On Strips: Peanuts Promotions

By | Friday, July 31, 2015 1 comment
You might have heard that a new feature length Peanuts movie will be debut later this year. To my surprise, it actually looks pretty good from the trailer. It looks like they really managed to keep the spirit of Charles Schulz's original strips AND the early TV cartoons in tact, despite the computer animation and what I'm sure would've been a mountain of beaurocracy. And for the life of me, I can't figure how the hell Baba O'Reily works so damn well in that trailer! I mean, The Who didn't even exist until a decade and a half after Peanuts started, and the song was written five years after that. Plus, the whole thrust of the song is about drug-addled teenagers, not grade school kids with curiously adult bouts of ennui.

Anyway, with the movie coming up, it should surprise no one that we'll be seeing increased promotional material surrounding it.
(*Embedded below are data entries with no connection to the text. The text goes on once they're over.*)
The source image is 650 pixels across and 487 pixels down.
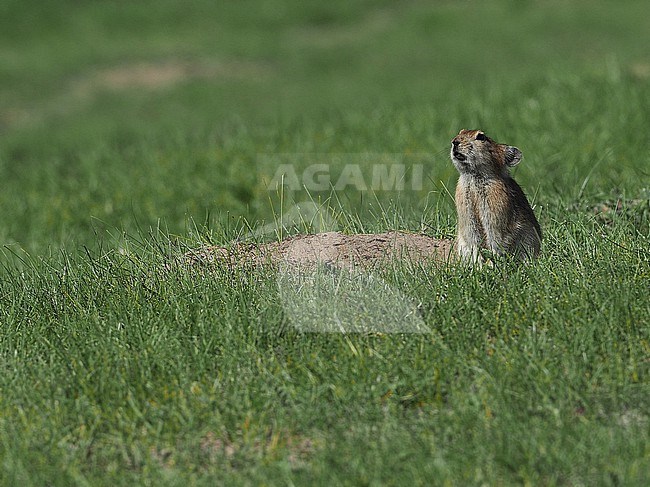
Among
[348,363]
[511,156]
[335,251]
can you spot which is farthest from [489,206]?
[348,363]

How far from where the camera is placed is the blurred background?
32.8 feet

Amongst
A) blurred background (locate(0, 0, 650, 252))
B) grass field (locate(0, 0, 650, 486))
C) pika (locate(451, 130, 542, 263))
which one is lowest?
blurred background (locate(0, 0, 650, 252))

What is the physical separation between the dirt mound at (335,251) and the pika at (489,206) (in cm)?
19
The billboards, TV commercials, and the like will be unsurprising to most people, I expect. But we're already seeing a lot of cross-promotion going on that I find interesting.

I first noticed it two or three weeks ago in Target. They had some new signage up directing customers to their discount area up front. And while neither the signage nor any of the items on sale featured Peanuts characters, the font being used was unmistakably based on Schulz's own lettering style. I expect that as we get closer to the movie's release date, we'll see more signage using that same font and, later the characters themselves.
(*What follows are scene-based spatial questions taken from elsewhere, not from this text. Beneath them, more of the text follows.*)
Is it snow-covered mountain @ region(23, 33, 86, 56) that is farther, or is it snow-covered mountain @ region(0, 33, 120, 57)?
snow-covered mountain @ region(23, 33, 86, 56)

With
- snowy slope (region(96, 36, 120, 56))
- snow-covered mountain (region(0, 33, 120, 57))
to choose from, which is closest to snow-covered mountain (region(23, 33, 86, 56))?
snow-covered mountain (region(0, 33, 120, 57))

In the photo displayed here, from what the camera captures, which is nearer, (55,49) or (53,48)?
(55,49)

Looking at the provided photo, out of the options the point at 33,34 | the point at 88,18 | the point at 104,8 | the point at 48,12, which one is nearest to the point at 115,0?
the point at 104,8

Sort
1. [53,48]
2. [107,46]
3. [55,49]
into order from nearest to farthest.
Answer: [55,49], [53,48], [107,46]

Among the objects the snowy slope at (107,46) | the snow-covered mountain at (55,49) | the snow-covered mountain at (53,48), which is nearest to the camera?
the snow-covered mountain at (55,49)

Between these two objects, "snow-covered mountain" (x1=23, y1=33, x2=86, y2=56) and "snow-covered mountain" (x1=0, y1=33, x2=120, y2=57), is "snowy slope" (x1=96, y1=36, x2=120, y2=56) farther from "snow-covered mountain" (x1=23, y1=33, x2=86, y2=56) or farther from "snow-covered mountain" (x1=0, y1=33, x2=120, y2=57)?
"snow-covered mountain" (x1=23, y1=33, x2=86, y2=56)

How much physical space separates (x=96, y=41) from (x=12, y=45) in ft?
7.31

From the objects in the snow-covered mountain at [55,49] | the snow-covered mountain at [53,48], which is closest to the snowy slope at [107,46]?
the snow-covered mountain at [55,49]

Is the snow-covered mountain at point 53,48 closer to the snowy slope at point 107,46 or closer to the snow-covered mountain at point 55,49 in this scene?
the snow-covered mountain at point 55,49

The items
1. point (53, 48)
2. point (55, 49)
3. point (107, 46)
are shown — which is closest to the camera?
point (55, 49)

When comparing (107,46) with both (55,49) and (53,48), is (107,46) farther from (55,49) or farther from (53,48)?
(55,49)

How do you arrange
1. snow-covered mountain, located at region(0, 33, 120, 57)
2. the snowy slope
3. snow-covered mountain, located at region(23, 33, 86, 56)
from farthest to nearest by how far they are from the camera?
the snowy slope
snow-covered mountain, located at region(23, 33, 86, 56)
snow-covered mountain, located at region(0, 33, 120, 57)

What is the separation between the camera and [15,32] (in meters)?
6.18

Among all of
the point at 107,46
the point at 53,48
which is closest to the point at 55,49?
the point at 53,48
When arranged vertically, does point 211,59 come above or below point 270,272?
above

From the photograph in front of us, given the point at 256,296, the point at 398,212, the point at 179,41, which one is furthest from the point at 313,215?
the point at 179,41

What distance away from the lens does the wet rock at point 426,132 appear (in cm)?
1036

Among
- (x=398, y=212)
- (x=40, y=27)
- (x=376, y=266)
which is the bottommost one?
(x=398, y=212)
There's also a slew of Peanuts reprints coming out. Fantagraphics, of course, has had those nice hardcover collections. Andrews McMeel has some new collections out that center on broad themes. Titan Comics has been re-issuing the paperbacks from the 1960s. Plus there's new material like the "Great American Adventure" series by Tom Brannon and the comic book series from Boom! Studios.

And then they're also announcing things like "Franklin Day", celebrating the anniversary of when Franklin was introduced as the first Black character into the strip. (I believe this to be more a matter of taking advantage of an opportunity than anything else. The strips being rerun in newspapers currently happen to be from 1968 and they've been running all of the Peanuts strips since Schulz's death as close to the original publication date as possible, only shifting a day or two to account for Sundays. That the Franklin sequence came up on the anniversary of his debut is no different than a Great Pumpkin sequence running on Halloween.)
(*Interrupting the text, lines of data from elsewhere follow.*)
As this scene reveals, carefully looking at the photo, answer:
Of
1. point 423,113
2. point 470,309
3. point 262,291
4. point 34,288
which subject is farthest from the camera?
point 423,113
This is really what good marketing is. They're queueing up a lot of different ideas in a wide variety of venues that slowly build up awareness. The Target one is particularly inspired, as I don't know that most people would recognize Schulz's lettering on sight, but see it as just a comic-y, fun font. But as soon as they add the Peanuts characters to it... BAM! Instant -- and retroactive -- recognition.

Things will certainly get more obvious as we get into October. Expect to see a lot of Peanuts costumes at Halloween, and probably a host of candies branded with the characters. If they're smart, Dolly Madison will be ALL OVER this, dusting off their old ads and/or getting new CG ones made up.

Peanuts holds a nearly, if not completely, unique spot in American culture. I mean, Schulz passed away fifteen years ago and they're still running his old strips in the newspaper! I don't think that any other cartoonist shares that distinction. Everyone knows Charlie Brown and Snoopy. But what we're seeing now is an effort to make those characters more top-of-mind for the public at large, so that when the movie comes out, people will have already been primed by indulging their nostalgia and will be eager to see something NEW with their old friends.

Newer Post Older Post Home

1 comments:

Jim Shelley said...

I think Peanuts is one of those lines in the sand that separates newspapers and their (every dwindling) reader base. You can remove newer strips like Overboard or Boondocks without many eyebrows being raised, but if you try to take out Mary Worth or Peanuts, you get a lot of angry letters threatening to cancel the paper. I think Dear Abby and Crossword puzzles work this way as well.